Originally posted 18 February 2026
The NDIA is missing a critical part of the support system for people with disability — carer support. The NDIS currently focuses on the participant: their needs, their goals, their quality of life. But the reality is that much of that support is held together by parents and carers.
Which is why parent mental health must be treated as essential infrastructure within every NDIS plan — not an optional extra, but a core support for the person carrying the load.
There’s a story in the news about a family in Perth.
It’s devastating.
But before it becomes debate or political commentary, there’s something more important to acknowledge:
Caring for a child with severe disability is relentless.
Not just hard. Relentless.
It is love, yes. Fierce love.
But it is also exhaustion that never fully lifts.
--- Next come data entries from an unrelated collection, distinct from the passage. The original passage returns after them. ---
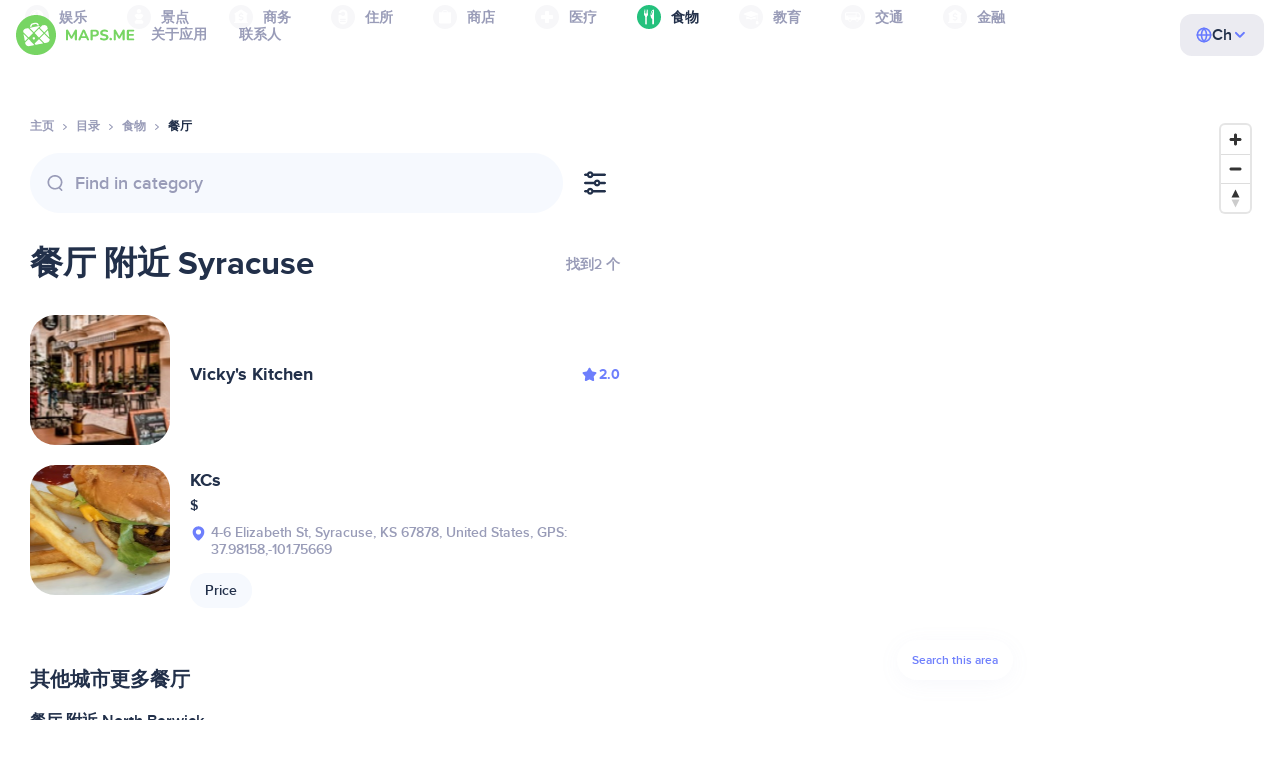

--- FILE ---
content_type: image/svg+xml
request_url: https://cn.maps.me/img/categories/entertainment-7d60ce76e86377e2fc948d0865602163.svg
body_size: 1696
content:
<svg width="24" height="24" viewBox="0 0 24 24" fill="none" xmlns="http://www.w3.org/2000/svg">
    <path d="M11.8509 4.78C15.632 4.78 18.7018 7.91659 18.7018 11.78C18.7018 14.4868 17.1949 16.8369 14.9922 18.0013L19.0689 18.0011C19.2792 18.0011 19.45 18.1756 19.45 18.3905C19.45 18.6055 19.2792 18.78 19.0689 18.78H12.2227C12.1994 18.78 12.1767 18.7778 12.1545 18.7737C12.0542 18.7777 11.9528 18.78 11.8509 18.78C8.06978 18.78 5 15.6434 5 11.78C5 7.91659 8.06978 4.78 11.8509 4.78ZM11.8386 13.334C10.9992 13.334 10.3178 14.0303 10.3178 14.888C10.3178 15.7457 10.9992 16.442 11.8386 16.442C12.6779 16.442 13.3594 15.7457 13.3594 14.888C13.3594 14.0303 12.6779 13.334 11.8386 13.334ZM8.76506 10.2266C7.9257 10.2266 7.24424 10.9229 7.24424 11.7806C7.24424 12.6383 7.9257 13.3346 8.76506 13.3346C9.60442 13.3346 10.2859 12.6383 10.2859 11.7806C10.2859 10.9229 9.60442 10.2266 8.76506 10.2266ZM14.8852 10.2252C14.0458 10.2252 13.3643 10.9216 13.3643 11.7792C13.3643 12.6369 14.0458 13.3332 14.8852 13.3332C15.7245 13.3332 16.406 12.6369 16.406 11.7792C16.406 10.9216 15.7245 10.2252 14.8852 10.2252ZM11.8405 11.0005C11.4199 11.0005 11.0785 11.3494 11.0785 11.7792C11.0785 12.209 11.4199 12.5579 11.8405 12.5579C12.2611 12.5579 12.6026 12.209 12.6026 11.7792C12.6026 11.3494 12.2611 11.0005 11.8405 11.0005ZM11.8508 5.52625C8.47272 5.52625 5.73034 8.32832 5.73034 11.78C5.73034 11.9861 5.89383 12.1531 6.0955 12.1531C6.29717 12.1531 6.46066 11.9861 6.46066 11.78C6.46066 8.74047 8.87606 6.2725 11.8508 6.2725C12.0525 6.2725 12.216 6.10545 12.216 5.89938C12.216 5.69331 12.0525 5.52625 11.8508 5.52625ZM11.8435 7.11762C11.0041 7.11762 10.3227 7.81393 10.3227 8.67159C10.3227 9.52926 11.0041 10.2256 11.8435 10.2256C12.6828 10.2256 13.3643 9.52926 13.3643 8.67159C13.3643 7.81393 12.6828 7.11762 11.8435 7.11762Z"
          fill="white"/>
</svg>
Decision-making that never switches off.
Responsibility that never transfers.
You worry about everything.
Your child. Your other children. Money. Your health. What happens if you get sick. What happens when you’re gone.
Extended family don’t always understand. Friends drift. Systems are complex.
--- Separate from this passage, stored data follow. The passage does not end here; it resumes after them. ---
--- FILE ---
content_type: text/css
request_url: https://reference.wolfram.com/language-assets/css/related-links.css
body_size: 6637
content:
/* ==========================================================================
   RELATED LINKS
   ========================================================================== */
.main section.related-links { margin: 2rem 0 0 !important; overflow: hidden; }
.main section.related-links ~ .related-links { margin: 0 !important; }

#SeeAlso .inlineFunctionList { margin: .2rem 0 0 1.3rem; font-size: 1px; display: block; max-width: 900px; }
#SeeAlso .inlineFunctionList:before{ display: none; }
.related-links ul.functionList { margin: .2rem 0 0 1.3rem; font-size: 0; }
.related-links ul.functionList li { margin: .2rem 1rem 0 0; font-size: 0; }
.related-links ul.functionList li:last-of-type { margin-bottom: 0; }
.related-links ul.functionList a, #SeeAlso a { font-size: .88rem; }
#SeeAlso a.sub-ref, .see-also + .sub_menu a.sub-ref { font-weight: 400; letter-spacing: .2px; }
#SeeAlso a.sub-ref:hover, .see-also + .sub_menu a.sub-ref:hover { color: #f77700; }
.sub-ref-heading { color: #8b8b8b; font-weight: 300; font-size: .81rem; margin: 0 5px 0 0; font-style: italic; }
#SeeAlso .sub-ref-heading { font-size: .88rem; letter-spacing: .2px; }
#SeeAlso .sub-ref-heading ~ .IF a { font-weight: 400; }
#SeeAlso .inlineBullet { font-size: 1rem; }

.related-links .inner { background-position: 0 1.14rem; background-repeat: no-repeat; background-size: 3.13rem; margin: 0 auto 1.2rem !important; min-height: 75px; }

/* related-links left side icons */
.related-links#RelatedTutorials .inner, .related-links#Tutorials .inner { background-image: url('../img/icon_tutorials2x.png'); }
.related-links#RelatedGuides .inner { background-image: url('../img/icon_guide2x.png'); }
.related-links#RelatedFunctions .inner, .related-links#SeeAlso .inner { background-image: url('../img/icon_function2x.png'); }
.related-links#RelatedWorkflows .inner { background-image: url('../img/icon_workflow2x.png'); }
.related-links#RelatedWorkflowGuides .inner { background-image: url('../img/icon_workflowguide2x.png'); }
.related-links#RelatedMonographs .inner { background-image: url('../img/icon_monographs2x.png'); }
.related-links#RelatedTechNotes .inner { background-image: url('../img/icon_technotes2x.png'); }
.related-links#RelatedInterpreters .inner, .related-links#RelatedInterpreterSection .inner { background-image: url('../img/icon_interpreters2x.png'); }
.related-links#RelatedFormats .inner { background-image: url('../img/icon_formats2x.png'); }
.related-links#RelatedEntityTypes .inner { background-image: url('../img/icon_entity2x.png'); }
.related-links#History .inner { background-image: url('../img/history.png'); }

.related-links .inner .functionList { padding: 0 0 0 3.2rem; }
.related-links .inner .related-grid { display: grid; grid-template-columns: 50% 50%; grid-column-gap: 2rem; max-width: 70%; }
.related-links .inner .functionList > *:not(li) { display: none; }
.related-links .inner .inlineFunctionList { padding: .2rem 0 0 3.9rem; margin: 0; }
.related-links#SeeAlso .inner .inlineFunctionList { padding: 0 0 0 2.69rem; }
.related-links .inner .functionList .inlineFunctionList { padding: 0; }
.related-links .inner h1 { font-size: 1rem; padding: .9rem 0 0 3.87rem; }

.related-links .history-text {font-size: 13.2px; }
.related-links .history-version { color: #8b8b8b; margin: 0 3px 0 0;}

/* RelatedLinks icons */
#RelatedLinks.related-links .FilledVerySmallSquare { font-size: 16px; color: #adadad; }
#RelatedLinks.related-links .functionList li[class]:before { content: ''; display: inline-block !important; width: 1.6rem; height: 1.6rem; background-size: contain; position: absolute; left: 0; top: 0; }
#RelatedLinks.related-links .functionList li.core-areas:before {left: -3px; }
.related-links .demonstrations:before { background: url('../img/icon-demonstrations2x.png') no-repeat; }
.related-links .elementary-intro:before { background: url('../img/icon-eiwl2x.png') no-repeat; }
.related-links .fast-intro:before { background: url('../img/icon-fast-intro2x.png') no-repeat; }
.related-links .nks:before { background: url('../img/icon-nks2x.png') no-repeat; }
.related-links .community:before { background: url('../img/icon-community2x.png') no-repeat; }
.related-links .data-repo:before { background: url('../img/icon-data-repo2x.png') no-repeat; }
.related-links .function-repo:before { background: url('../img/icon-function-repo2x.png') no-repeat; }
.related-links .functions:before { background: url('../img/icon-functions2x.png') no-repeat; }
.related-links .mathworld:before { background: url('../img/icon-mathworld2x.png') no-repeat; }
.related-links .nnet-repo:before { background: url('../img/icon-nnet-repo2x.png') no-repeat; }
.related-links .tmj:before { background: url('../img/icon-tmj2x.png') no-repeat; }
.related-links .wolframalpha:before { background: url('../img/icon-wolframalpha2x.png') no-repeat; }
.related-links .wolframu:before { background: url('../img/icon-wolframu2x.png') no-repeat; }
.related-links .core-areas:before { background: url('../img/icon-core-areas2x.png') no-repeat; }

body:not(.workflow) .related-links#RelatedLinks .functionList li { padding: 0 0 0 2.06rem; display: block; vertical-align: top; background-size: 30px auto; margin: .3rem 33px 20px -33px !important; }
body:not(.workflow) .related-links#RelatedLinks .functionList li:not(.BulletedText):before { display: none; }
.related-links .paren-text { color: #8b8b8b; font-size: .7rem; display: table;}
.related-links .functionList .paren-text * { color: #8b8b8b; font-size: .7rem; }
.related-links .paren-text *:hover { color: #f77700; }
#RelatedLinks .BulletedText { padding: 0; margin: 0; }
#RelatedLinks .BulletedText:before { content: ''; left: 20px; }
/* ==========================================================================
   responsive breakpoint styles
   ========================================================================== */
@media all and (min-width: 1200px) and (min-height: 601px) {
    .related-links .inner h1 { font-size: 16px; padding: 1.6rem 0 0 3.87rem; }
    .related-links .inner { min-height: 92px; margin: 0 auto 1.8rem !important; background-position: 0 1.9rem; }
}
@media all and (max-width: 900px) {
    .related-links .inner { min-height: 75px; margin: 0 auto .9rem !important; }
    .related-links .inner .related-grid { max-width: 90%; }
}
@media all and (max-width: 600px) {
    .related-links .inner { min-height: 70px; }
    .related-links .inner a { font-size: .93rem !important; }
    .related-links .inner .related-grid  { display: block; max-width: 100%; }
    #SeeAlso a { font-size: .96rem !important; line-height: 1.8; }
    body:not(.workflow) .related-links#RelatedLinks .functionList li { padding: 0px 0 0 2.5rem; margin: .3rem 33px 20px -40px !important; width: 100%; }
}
Support is fragile — tied to approvals, reassessments, funding cycles, reviews, documentation.
And paperwork. So much paperwork.
And when support reduces — even slightly — the pressure doesn’t reduce with it.
It compounds.
The Invisible Infrastructure
NDIS plans focus on the person with disability — and quite rightly so.
But the stability of the entire family rests on the mental health and executive capacity of the parents.
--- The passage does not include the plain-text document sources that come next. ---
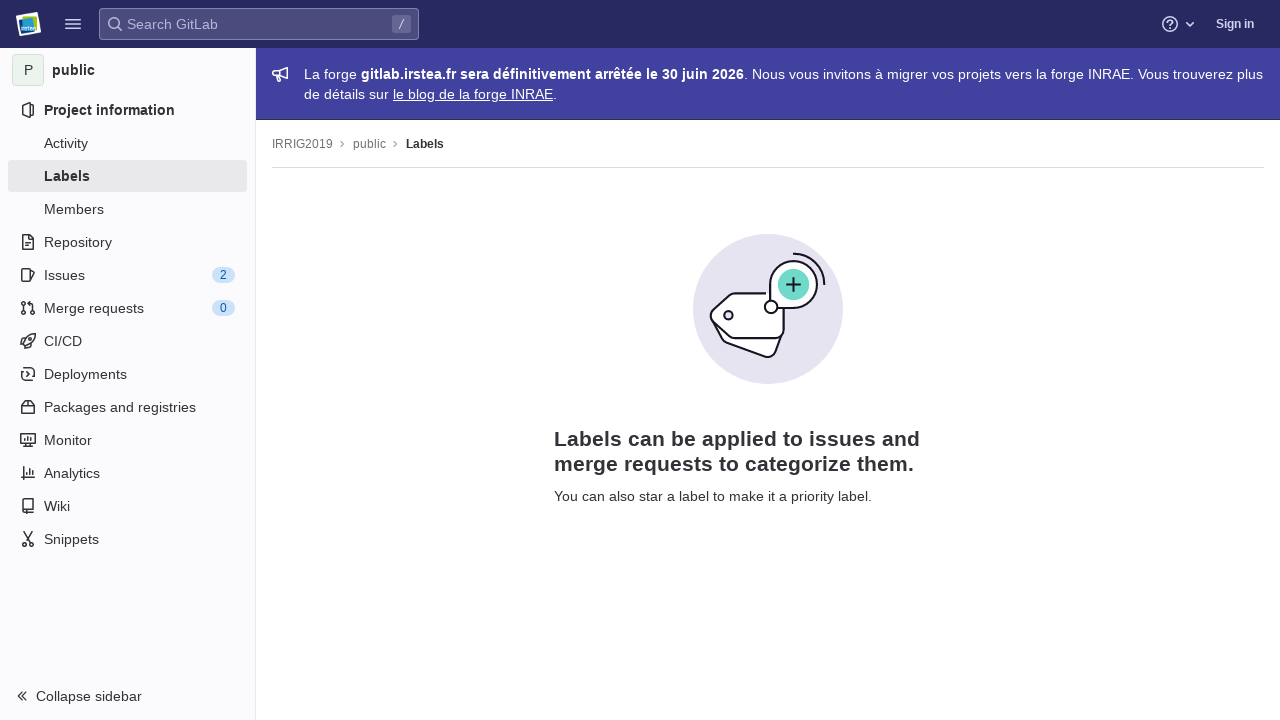

--- FILE ---
content_type: text/javascript; charset=utf-8
request_url: https://gitlab.irstea.fr/assets/webpack/pages.projects.labels.index.c90ad1ed.chunk.js
body_size: 506
content:
(this.webpackJsonp=this.webpackJsonp||[]).push([[630],{215:function(e,t,n){n("uGLJ"),n("yxpZ"),e.exports=n("xcQQ")},sXPh:function(e,t,n){"use strict";n.d(t,"a",(function(){return c}));n("WmlO"),n("3R5X"),n("W9Nl");var s=n("6oy4"),o=n.n(s);function c(){const e=o()("ul.clone-options-dropdown");if(e.length){const t=o()("#clone_url"),n=o()(".js-git-clone-holder .js-clone-dropdown-label"),s=document.querySelector(".js-mobile-git-clone .js-clone-dropdown-label"),c=n.text().trim();c.length>0&&o()(`a:contains('${c}')`,e).addClass("is-active"),o()("a",e).on("click",(function(n){const c=o()(n.currentTarget),i=c.attr("href");if(i&&(i.startsWith("vscode://")||i.startsWith("xcode://")||i.startsWith("jetbrains://")))return;n.preventDefault();const a=c.data("cloneType");o()(".is-active",e).removeClass("is-active"),o()(`a[data-clone-type="${a}"]`).each((function(){const e=o()(this),t=e.find(".dropdown-menu-inner-title").text(),n=e.closest(".js-git-clone-holder, .js-mobile-git-clone").find(".js-clone-dropdown-label");e.toggleClass("is-active"),n.text(t)})),s?s.dataset.clipboardText=i:t.val(i),o()(".js-git-empty .js-clone").text(i)}))}}},xcQQ:function(e,t,n){"use strict";n.r(t);var s=n("WUL8");Object(s.c)()},yxpZ:function(e,t,n){"use strict";n.r(t);var s=n("HWy0"),o=n("6oy4"),c=n.n(o),i=n("oj/M"),a=n("sXPh");new class{constructor(){Object(a.a)(),c()(".js-hide-no-ssh-message").on("click",(function(e){return Object(i.K)("hide_no_ssh_message","false"),c()(this).parents(".js-no-ssh-key-message").remove(),e.preventDefault()})),c()(".js-hide-no-password-message").on("click",(function(e){return Object(i.K)("hide_no_password_message","false"),c()(this).parents(".js-no-password-message").remove(),e.preventDefault()})),c()(".hide-auto-devops-implicitly-enabled-banner").on("click",(function(e){const t="hide_auto_devops_implicitly_enabled_banner_"+c()(this).data("project-id");return Object(i.K)(t,"false"),c()(this).parents(".auto-devops-implicitly-enabled-banner").remove(),e.preventDefault()}))}static changeProject(e){return window.location=e}},new s.a}},[[215,1,0,4,5,57]]]);
//# sourceMappingURL=pages.projects.labels.index.c90ad1ed.chunk.js.map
That capacity is infrastructure.
When carers burn out, systems destabilise.
Carer burnout isn’t weakness.
It is sustained cognitive overload over years of pressure.
Living in a state of near-crisis means even simple tasks become barriers:
- breaking complex decisions into steps
- gathering reports and evidence
- filling in long, technical forms
- preparing for reviews and appeals
- prioritising when everything feels urgent
- advocating at Centrelink, health services, or schools
When fatigue is chronic, executive function drops.
And yet expectations remain high.
Real Support Is More Than Respite
Real support is not a quick phone call or someone to load the dishwasher.
Carers need:
- psychological support
- structured counselling
- coaching to reduce cognitive overload
- practical scaffolding
- funded advocacy
- consistent community
Many carer groups are underfunded and rely heavily on volunteers.
Respite can be inconsistent.
Mental health support for parents is often not approved.
Yet the entire family’s stability depends on them functioning well.
Employers Have a Role Too
Many employers know which members of their team are carers.
Support cannot be reduced to a wellbeing email.
It looks like:
- realistic workloads
- protected flexibility
- counselling access
- understanding that executive capacity fluctuates under chronic stress
- recognising that community is not optional
Carers are not asking for sympathy.
They are asking for systems that recognise the structural weight they carry.
Widen the Lens
If you work with families like this, widen the lens.
If you influence policy, put parents in the plan.
If you lead people, understand that real support reduces cognitive load — it does not add to it.
And if you are a parent in that position:
You are not failing.
You are carrying more than most people can comprehend.
You deserve support that feels solid — not symbolic.
The Bottom Line
Parents and Carers are carrying the weight of disability support.
Without them, the entire disability model collapses.
Burnout is not an emotional issue.
It’s a systems design failure.
If policy excludes parents from the plan, if employers ignore workload reality, if funding only supports the person with disability and not the adult holding everything together —
We are building fragility into the system.
Real reform starts with strengthening the people doing the carrying.